> **Data for the task**:
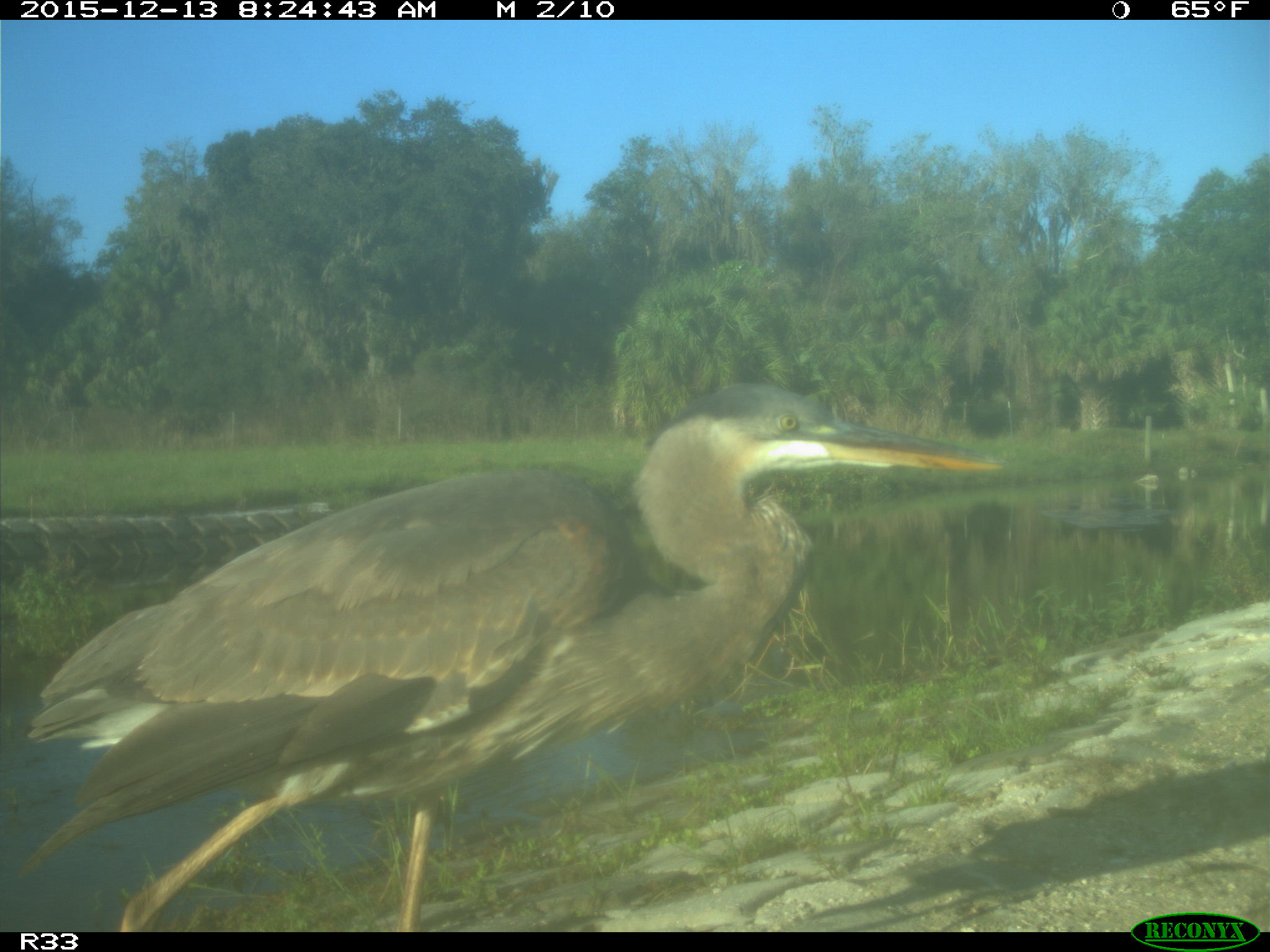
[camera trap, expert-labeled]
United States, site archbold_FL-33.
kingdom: Animalia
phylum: Chordata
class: Aves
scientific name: Aves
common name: birds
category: unidentified bird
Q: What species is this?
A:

> **Requirement**: What are the lines from the one with "United States, site archbold_FL-33." through the end of the records above? Set them down exactly, both ends included, and nothing else.

> **Answer to this problem**:
United States, site archbold_FL-33.
kingdom: Animalia
phylum: Chordata
class: Aves
scientific name: Aves
common name: birds
category: unidentified bird
Q: What species is this?
A:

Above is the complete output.